**Bronfragment:**
○ ○ ○
Toch lukt het Jolanda om niet overal op in te gaan. Hoezeer ze ook wordt uitgedaagd door zijn ‘volstrekt egocentrische wereldbeeld’, ze is vastbesloten om van de puberteit geen strijdtoneel te maken. ,,Ik focus op de goeie dingen. Hij is sportief, goed georganiseerd, doet het prima op school. En straks gaat-ie het huis uit, dan ben ik ‘m kwijt. Dus wil ik genieten van de momenten die we nu samen hebben. Al laat hij me nog zo fijntjes weten dat hij liever met zijn vrienden iets doet dan met mij.” Mijn eigen relativeringsvermogen kan wel wat oefening gebruiken. Mijn puber krijgt me helaas te snel op de kast, waardoor de stemming in huis nog wel eens tot onder het nulpunt wil dalen. Om toch met hem in contact te blijven, heb ik al diverse ‘puberhandboeken’ geraadpleegd.  Zo heb ik geleerd dat ik niet moet proberen begrip te kweken voor mijn ondankbare rol als opvoeder. Dat ik een veilig persoon ben om te ‘haten’, omdat ik toch wel bij hem blijf. Dat hij het conflict niet opzoekt om mij het leven zuur te maken, maar om zijn eigen identiteit te ontwikkelen. En dat wij elkaar nu weliswaar niet zo leuk vinden, maar dat ik wél de bodem onder zijn bestaan ben.
○ ○ ○
**Gegeven informatie:**

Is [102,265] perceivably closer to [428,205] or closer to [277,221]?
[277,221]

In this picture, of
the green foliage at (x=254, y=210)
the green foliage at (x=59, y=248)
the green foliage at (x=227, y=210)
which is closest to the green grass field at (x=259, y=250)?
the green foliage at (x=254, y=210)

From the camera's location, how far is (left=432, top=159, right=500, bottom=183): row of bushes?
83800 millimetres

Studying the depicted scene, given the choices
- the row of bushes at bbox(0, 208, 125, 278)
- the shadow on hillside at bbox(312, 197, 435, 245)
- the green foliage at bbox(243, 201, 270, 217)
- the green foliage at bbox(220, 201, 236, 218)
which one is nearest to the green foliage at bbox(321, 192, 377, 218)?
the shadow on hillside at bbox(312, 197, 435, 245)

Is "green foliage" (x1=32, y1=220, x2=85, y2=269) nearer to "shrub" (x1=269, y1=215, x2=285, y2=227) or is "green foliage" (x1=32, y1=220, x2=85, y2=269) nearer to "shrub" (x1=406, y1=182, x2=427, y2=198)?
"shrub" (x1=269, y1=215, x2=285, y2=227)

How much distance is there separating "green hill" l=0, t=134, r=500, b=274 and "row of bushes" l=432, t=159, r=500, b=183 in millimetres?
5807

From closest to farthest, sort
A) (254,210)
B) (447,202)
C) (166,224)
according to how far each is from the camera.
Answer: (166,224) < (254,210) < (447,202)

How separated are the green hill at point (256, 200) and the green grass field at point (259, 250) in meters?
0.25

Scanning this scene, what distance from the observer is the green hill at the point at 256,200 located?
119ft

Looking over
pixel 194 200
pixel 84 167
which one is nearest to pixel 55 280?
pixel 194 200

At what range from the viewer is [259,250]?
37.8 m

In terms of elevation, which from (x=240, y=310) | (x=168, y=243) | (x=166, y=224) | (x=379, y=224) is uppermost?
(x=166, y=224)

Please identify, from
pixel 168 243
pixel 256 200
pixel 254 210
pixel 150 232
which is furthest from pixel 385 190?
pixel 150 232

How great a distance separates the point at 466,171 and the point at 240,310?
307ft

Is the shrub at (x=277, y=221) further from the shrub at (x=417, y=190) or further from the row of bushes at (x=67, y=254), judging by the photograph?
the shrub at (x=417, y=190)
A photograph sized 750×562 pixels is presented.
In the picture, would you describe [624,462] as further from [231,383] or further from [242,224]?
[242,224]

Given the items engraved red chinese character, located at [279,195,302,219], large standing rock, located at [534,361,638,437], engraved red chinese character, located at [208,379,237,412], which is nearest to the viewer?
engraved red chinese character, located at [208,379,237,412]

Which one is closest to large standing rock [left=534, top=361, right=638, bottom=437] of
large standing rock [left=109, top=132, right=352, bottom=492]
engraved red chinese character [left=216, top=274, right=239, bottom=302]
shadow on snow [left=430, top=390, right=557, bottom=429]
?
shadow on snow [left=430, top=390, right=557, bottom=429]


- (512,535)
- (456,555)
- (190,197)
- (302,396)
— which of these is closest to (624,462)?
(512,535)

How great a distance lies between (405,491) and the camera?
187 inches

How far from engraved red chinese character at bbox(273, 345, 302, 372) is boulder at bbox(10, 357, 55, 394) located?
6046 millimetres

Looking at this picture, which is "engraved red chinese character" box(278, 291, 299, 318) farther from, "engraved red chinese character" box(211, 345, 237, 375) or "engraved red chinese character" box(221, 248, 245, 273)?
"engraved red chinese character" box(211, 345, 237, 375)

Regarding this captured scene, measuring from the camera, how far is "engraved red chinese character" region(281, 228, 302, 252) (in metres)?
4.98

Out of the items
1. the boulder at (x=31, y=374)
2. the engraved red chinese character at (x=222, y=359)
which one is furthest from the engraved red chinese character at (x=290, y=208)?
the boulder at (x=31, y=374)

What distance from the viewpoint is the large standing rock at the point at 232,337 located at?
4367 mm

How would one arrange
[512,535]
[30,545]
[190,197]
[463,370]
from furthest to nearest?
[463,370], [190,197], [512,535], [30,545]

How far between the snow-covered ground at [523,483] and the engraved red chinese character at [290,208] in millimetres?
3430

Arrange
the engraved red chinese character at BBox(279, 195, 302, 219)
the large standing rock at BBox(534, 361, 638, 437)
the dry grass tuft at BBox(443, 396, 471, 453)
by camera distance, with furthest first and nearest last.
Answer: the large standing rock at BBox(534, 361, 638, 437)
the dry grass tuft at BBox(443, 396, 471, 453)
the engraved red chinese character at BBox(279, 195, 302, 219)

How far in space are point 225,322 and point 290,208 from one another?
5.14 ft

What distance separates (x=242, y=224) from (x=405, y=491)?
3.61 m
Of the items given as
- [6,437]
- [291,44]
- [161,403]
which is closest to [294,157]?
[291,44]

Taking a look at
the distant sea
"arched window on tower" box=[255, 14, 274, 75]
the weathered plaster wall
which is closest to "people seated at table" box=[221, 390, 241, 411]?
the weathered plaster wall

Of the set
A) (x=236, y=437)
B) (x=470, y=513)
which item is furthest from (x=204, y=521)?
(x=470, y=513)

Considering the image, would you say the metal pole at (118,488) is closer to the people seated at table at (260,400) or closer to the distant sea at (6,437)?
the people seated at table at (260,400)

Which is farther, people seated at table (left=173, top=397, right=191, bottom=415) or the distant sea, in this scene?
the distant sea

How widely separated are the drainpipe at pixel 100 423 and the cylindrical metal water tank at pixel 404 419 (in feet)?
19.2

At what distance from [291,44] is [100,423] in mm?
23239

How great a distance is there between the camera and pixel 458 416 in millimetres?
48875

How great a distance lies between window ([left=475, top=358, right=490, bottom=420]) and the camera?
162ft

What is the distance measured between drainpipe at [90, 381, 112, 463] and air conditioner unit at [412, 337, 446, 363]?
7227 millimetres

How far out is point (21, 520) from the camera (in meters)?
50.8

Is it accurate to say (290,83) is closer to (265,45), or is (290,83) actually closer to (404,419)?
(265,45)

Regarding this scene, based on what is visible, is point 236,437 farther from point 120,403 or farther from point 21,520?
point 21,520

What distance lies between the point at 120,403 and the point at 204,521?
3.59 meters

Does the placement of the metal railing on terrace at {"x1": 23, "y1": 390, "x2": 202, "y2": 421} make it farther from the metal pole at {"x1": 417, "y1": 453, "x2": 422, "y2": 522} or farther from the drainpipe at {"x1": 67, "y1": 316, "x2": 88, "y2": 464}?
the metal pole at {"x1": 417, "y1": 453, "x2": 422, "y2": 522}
○ ○ ○
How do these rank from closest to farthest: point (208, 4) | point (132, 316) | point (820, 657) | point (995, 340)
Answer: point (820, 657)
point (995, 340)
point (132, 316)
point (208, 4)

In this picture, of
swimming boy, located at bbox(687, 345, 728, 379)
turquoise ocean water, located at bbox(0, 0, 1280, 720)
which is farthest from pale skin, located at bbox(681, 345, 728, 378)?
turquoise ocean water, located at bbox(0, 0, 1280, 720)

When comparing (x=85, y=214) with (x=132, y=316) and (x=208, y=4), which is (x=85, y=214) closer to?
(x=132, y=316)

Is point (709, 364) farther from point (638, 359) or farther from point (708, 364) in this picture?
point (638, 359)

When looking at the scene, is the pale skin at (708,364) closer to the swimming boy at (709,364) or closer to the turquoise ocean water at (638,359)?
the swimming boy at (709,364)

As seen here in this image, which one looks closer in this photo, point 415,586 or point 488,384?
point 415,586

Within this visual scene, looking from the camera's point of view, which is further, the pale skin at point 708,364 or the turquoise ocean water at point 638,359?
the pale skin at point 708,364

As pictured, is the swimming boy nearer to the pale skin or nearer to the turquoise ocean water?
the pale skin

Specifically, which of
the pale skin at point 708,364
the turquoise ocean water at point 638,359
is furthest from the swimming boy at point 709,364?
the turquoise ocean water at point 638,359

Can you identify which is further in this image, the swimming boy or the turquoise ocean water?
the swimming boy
○ ○ ○
**Opdracht 1:** Vat het bronfragment samen in twee zinnen.
**Opdracht 2:**
Geef alstublieft bij elke uitspraak aan of die klopt met het bronfragment. Antwoord met ja of nee en citeer de woorden uit het bronfragment die de doorslag geven.
(a) Jolanda noemt hem slecht georganiseerd.
(b) De ik-persoon heeft meerdere puberhandboeken geraadpleegd.
(c) Volgens de handboeken zoekt de puber het conflict op om de ouder het leven zuur te maken.
De regels vormen apart materiaal, los van het bronfragment.

**Antwoordruimte 1:** Jolanda wil van de puberteit geen strijdtoneel maken en richt zich op de goede dingen, omdat ze wil genieten van de momenten samen voordat hij het huis uitgaat. De ik-persoon raakt zelf te snel geïrriteerd, maar heeft uit puberhandboeken geleerd dat de puber het conflict opzoekt om de eigen identiteit te ontwikkelen en dat de ouder de bodem onder zijn bestaan is.

**Antwoordruimte 2:**
(a) Nee: "Hij is sportief, goed georganiseerd, doet het prima op school."
(b) Ja: "heb ik al diverse ‘puberhandboeken’ geraadpleegd"
(c) Nee: "Dat hij het conflict niet opzoekt om mij het leven zuur te maken, maar om zijn eigen identiteit te ontwikkelen."